The Cembalo Scrivano (CS2) is an  interactive audiovisual installation based on augmented typewriter. By detecting the typing activity it generates and manipulates audio and visual materials in real-time. This project inspired by the writing machine invented by Giuseppe Ravizza in 1855, one of the first writing machine. This project is a journey into the remediation of a technology, discovering the historical evolution of a device as part of a media archaeology research.


Ravizza called his invention Cembalo Scrivano (Scribe Harpsichord) due to the usage of piano-keys. In order to implement his machine Ravizza borrowed the interaction paradigm of the Harpsichord (from music to typewriting). The CS2 raises from the same design approach but it establishes the inverse analogy. Starting from the interaction paradigm of the typewriter I implement an instrument for sonic art (from typewriting to music). 

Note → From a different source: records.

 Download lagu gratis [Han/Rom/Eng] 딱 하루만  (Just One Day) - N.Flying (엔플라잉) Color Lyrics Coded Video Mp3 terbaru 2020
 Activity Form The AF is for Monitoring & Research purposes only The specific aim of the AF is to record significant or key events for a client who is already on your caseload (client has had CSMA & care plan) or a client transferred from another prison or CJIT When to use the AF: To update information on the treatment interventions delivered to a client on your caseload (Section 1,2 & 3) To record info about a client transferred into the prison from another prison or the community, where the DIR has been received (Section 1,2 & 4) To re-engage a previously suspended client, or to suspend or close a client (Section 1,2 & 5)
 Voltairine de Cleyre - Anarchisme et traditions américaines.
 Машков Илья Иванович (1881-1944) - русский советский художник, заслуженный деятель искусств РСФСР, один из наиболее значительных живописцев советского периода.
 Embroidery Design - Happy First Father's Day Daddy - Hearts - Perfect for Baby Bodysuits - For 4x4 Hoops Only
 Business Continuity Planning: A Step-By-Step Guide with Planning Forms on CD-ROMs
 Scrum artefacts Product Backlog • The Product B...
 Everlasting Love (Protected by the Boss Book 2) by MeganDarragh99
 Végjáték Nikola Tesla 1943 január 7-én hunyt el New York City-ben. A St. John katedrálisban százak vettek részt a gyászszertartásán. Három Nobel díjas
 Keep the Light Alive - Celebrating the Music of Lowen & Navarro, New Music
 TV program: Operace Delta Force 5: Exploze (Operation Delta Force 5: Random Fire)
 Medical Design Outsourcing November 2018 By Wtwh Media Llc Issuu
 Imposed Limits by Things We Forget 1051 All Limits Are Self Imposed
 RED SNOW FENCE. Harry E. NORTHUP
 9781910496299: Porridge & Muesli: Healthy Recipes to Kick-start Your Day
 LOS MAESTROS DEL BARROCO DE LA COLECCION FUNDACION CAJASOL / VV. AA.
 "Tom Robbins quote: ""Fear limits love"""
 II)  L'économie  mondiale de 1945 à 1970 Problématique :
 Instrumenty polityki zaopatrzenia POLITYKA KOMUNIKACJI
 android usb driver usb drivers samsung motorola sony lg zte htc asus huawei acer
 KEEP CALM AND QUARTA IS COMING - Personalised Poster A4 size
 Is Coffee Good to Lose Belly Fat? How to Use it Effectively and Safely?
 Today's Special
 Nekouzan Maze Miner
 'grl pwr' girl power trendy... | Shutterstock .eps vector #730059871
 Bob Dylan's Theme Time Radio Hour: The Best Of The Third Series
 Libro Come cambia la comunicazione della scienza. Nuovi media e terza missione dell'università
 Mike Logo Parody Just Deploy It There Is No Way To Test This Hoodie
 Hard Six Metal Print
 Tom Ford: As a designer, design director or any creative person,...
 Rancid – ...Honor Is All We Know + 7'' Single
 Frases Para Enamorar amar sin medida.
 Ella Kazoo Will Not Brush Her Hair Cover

The CS2 combines the physical and digital dimensions by conceiving them as linked within a continuum. The CS2 is conceived to synthesise visual and sonic elements analogous to those occurring while interacting with a typewriter. The sounds and images generated do not exactly behave as the associated phenomena in the physical world. 

While interacting with the piece the user experiences an ambiguous condition in which symbols becomes shapes and sounds transcend the forces acting within the writing mechanism. The attempt is to augment, expand and deviate the ways we interact with the object. The CS2 is made with an Olympia SM9, an Arduino based interface and interactive audio-visual elements (Max-MSP and Processing).